The Internet is a wonderful way to get ideas out there.  It allows ordinary folks to reach thousands of others, and that is a wonderful thing.  But the Internet fills up with garbage quickly.  Even when a site is dedicated to self-regulation, one person’s treasure is garbage to someone else.  

The larger a community becomes, the more reflective of a commercial enterprise the community will become.  This is because commercial enterprises (up until recently) are driven by the marketplace.  The theory of marketing is that your organization (corporation) will make the most money when it develops products and services that give the market what it wants.

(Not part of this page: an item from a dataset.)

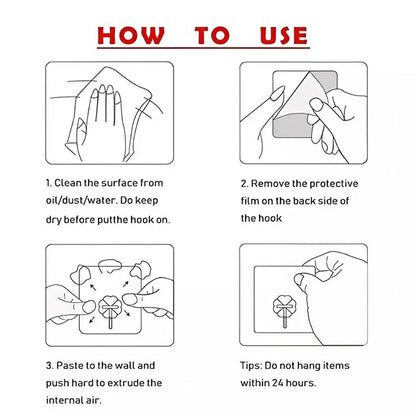 HOW TO USE

1. Clean the surface from oil/dust/water. Do keep dry before putthe hook on.

2. Remove the protective film on the back side of the hook

3. Paste to the wall and push hard to extrude the internal air.

Tips: Do not hang items within 24 hours.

You want lots of people to read a diary?  The Internet market seems to like these elements:

  • Timely (as in the “first to report that the commercial media has reported something)
  • Emotionally charged (fear, disgust, anger and joy are the biggies)
  • Stylish — conforms to the blog style
  • Appeal to authority — either by citing an authority, being about an authority, reporting on the commercial media’s reporting, or by being a well-known writer

Perhaps most important is that you need to get people to react.  The Internet seems like its media-niche is going to be based almost entirely on the principles of behaviorism and addiction.  Through intermittent reinforcement (charge of emotion or recognition of a comment or point), the blogger medium can be very addictive.  This addictive nature of the blogging medium is totally unlike any other text-media (except, perhaps, porn).  Successful sites have learned how to plug into this principle – I suspect largely through trial and error and “natural selection.”

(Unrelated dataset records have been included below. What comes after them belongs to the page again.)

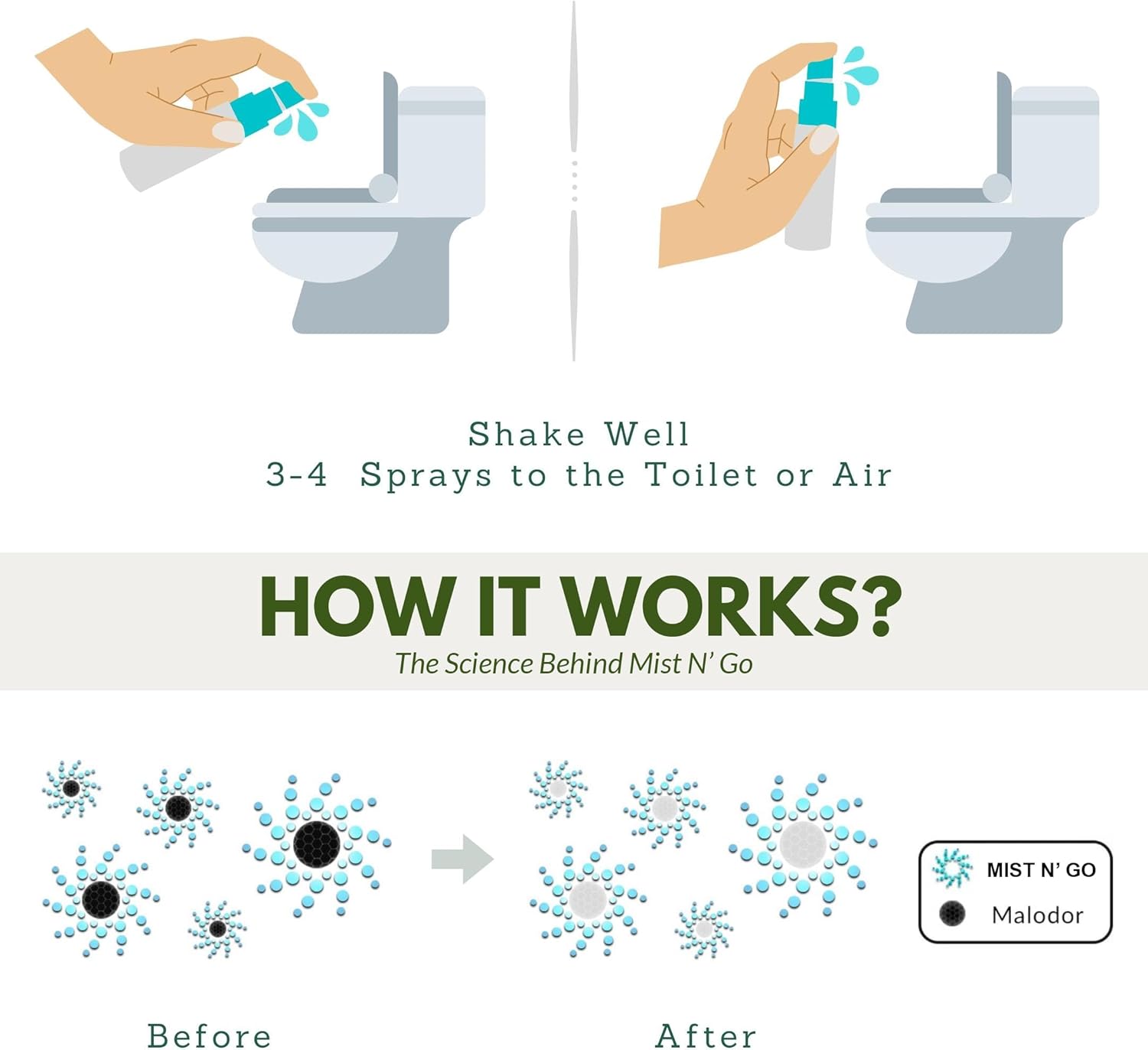 Shake Well
3-4 Sprays to the Toilet or Air

HOW IT WORKS?
The Science Behind Mist N' Go

MIST N' GO
Malodor

Before

After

The consequences of this are not mundane.  When considering the role that “heavy users” have in filtering information through blogs and viral email campaigns, and when adding to this the additional role of light users who either forward or read a tidbit based on the emotional charge we have replaced professional editors and information gatekeepers with a massive addiction-based and emotionally-charged system.  As the commercial media looks more and more to blogs for news, this new filtering system is taking over much of our information dissemination.  

What’s great about the Internet is that it doesn’t matter that all of this is going on, for you (or me) to get a lot of good stuff from the Internet.  The Internet allows each user to self-select, to exist in discrete parallel information spaces – allowing the serious reader seeking complexity and challenge to co-occupy the space with someone looking for a good time, someone in serious Internet addiction mode, and someone just passing through.  While the overall system may be changing how information is moved into the national spotlight, people can still go into all of the corners and secret hideaways to find there own spaces of interest.

I am not interested in attacking blogs and blogging in general.  I find this medium very interesting – and I learn and take great pleasure in it.  But I would like to have a niche where more thoughtful, and less reactive, discussion is going on.  Perhaps we can make this little spot that place.  I, for one, am curious and will stick around to see what happens.

Random other thought: I really think that those of us who post on dKos as well should be generally not cross-posting at the two sites.  I, for one, will be writing unique material at both sites and think that will make both places better.